Kanehisa Laboratory at Kyoto University
DNA, RNA, and proteins are the basic molecular building blocks of life, but the living cell contains additional molecules, including water, ions, small chemical compounds, glycans, lipids, and other biochemical molecules, without which the cell would not function. Because the proteins responsible for biosynthesis, biodegradation, and transport of these additional molecules are encoded in the genome, one may assert that all cellular functions are specified by the genomic DNA sequence. In practice, however, it is not possible to infer higher-level systemic functions of the cell or the organism simply from the molecular sequence information alone. We are developing bioinformatics methods to integrate different types of data and knowledge on various aspects of the biological systems towards basic understanding of life as a molecular interaction/reaction system and also for practical applications in medical and pharmaceutical sciences.
Miyano Laboratory at University of Tokyo
The recent advances in biomedical research have been producing large-scale, ultra-high dimensional, ultra-heterogeneous data. Due to these post-genomic research progresses, our current mission is to create computational strategy for systems biology and medicine towards translational bioinformatics. With this mission, we have been developing computational methods for understanding life as a system and applying them to practical issues in medicine and biology.

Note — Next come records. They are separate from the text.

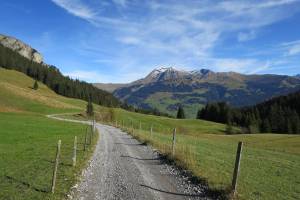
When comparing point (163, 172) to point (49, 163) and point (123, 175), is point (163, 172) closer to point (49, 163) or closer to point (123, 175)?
point (123, 175)

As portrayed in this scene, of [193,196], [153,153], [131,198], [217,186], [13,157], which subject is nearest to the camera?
[131,198]

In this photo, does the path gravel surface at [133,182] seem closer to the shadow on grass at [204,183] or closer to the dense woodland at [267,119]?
the shadow on grass at [204,183]

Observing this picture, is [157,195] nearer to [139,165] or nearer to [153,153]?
[139,165]

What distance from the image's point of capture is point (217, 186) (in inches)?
639

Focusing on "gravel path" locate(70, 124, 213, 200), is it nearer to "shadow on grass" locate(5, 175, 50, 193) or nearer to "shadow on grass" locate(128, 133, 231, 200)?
"shadow on grass" locate(128, 133, 231, 200)

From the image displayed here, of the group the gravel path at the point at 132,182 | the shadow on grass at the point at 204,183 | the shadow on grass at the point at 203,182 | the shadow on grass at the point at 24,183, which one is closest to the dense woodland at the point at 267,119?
the shadow on grass at the point at 203,182

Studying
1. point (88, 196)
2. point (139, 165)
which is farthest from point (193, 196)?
point (139, 165)

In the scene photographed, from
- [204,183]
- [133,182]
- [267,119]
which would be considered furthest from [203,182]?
[267,119]

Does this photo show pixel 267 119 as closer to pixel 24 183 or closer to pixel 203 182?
pixel 203 182

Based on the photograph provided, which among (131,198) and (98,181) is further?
(98,181)

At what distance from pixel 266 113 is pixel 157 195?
7278 inches

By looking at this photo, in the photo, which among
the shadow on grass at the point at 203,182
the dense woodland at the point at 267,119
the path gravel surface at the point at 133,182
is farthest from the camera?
the dense woodland at the point at 267,119

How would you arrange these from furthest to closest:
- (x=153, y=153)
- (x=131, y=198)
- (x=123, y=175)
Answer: (x=153, y=153)
(x=123, y=175)
(x=131, y=198)

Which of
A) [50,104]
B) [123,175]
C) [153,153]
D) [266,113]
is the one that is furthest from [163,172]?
[266,113]
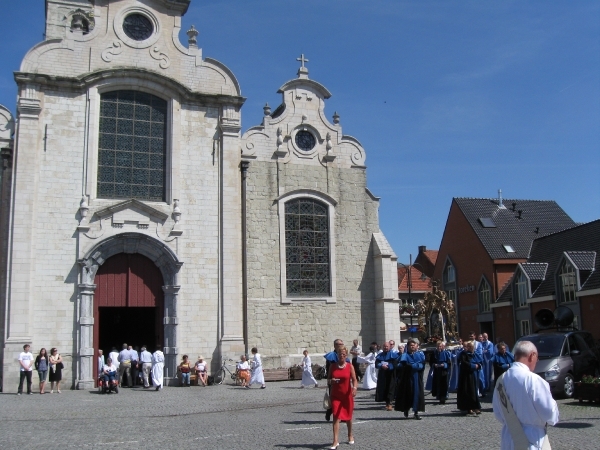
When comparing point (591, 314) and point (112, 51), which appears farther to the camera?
point (591, 314)

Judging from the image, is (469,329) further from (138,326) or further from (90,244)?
(90,244)

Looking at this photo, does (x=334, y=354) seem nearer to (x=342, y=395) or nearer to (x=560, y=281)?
(x=342, y=395)

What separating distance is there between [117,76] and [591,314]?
19630 millimetres

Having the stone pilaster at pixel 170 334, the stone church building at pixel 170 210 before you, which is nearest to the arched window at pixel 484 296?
the stone church building at pixel 170 210

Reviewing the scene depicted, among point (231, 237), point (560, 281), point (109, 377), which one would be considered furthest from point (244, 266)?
point (560, 281)

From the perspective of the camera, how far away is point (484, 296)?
37.0 metres

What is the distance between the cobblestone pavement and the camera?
32.6 ft

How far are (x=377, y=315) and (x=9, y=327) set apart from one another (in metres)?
12.2

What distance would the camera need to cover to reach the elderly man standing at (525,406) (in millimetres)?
5199

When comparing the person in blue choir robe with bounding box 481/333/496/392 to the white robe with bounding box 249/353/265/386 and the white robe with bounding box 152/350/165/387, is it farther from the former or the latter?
the white robe with bounding box 152/350/165/387

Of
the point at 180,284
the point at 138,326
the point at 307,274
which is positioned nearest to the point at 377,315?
the point at 307,274

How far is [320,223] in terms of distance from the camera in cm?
2417

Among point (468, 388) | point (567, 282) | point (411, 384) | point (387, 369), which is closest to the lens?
point (411, 384)

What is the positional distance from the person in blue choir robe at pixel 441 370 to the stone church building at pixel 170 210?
8708 mm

Akutsu Laboratory at Kyoto University
Due to rapid progress of the genome projects, whole genome sequences of organisms ranging from bacteria to human have become available. In order to understand the meaning behind the genetic code, we have been developing algorithms and software tools for analyzing biological data. We have recently studied the following topics: prediction and comparison of protein and RNA structures, inference and control of biological networks, chemo-informatics, scale-free networks, and combinatorial algorithms for bioinformatics.
Mamitsuka Laboratory at Kyoto University
With the recent advancement of experimental techniques in molecular biology, research in modern life science is shifting to the comprehensive understanding of a biological mechanism consisting of a variety of molecules. Our focus is placed on molecular mechanisms in biological phenomena, represented by biological networks such as metabolic and signal transduction pathways. Our research objective is to develop techniques based on computer science and/or statistics to systematically understand biological entities at the cellular and organism level.